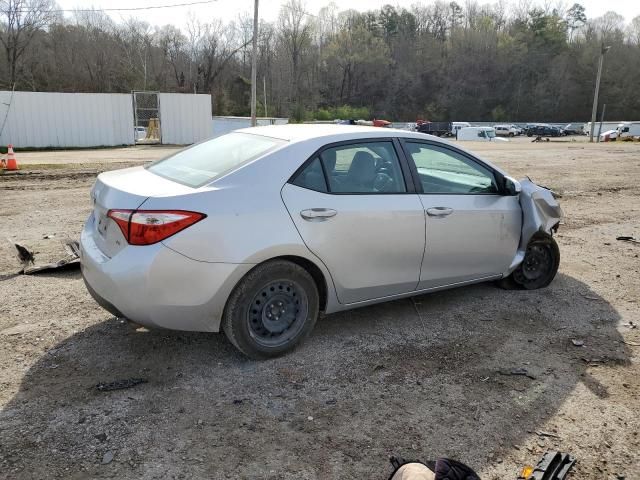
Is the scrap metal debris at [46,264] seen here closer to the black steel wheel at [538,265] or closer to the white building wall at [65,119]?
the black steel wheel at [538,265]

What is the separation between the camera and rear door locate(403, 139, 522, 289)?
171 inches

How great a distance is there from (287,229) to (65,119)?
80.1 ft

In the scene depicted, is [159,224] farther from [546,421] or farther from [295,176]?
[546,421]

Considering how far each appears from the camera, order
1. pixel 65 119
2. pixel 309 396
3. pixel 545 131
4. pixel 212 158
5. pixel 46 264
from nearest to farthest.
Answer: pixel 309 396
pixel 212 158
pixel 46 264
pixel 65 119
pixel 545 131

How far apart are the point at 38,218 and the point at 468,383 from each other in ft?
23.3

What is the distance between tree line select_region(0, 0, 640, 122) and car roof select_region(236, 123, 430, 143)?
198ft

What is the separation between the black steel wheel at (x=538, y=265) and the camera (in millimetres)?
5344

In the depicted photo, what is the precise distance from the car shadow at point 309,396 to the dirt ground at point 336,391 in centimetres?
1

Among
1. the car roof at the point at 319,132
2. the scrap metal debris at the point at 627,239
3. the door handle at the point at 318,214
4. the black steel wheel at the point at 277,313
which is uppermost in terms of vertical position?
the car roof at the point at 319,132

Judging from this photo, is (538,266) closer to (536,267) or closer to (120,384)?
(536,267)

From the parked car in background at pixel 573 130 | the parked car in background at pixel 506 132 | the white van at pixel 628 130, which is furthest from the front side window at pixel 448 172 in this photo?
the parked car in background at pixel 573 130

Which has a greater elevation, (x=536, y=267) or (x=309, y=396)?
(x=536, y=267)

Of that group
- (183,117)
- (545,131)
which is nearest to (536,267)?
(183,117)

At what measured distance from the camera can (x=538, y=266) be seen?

▶ **THE REQUEST**
Omit the pictures, then output the rest of the listing exactly.

▶ **OUTPUT OF THE TASK**
Is the scrap metal debris at [46,264] seen here closer to the black steel wheel at [538,265] or closer to the white building wall at [65,119]?
the black steel wheel at [538,265]

What is the separation between the camera and rear door locate(403, 139, 522, 289)?
171 inches

How great a distance is there from (287,229) to (65,119)?
80.1 ft

In the scene depicted, is [159,224] farther from [546,421] or farther from [295,176]?
[546,421]

Considering how far each appears from the camera, order
1. pixel 65 119
2. pixel 309 396
3. pixel 545 131
4. pixel 212 158
5. pixel 46 264
from nearest to farthest.
Answer: pixel 309 396
pixel 212 158
pixel 46 264
pixel 65 119
pixel 545 131

How far apart are the point at 38,218 and the point at 468,383 from each other in ft?
23.3

What is the distance between tree line select_region(0, 0, 640, 122) and car roof select_region(236, 123, 430, 143)?
198ft

What is the separation between the black steel wheel at (x=538, y=265) and the camera (in millimetres)?
5344

In the depicted photo, what is the precise distance from the car shadow at point 309,396 to the dirt ground at point 336,391 in centimetres?
1

Among
1. the car roof at the point at 319,132
2. the scrap metal debris at the point at 627,239
3. the door handle at the point at 318,214
4. the black steel wheel at the point at 277,313
which is uppermost in terms of vertical position?
the car roof at the point at 319,132

Judging from this photo, is (538,266) closer to (536,267) or closer to (120,384)?
(536,267)

From the parked car in background at pixel 573 130 | the parked car in background at pixel 506 132 | the white van at pixel 628 130, which is furthest from the front side window at pixel 448 172 in this photo?
the parked car in background at pixel 573 130

Which has a greater elevation, (x=536, y=267) or (x=309, y=396)?
(x=536, y=267)

Of that group
- (183,117)
- (545,131)
which is nearest to (536,267)?
(183,117)

At what measured distance from the camera can (x=538, y=266) be seen?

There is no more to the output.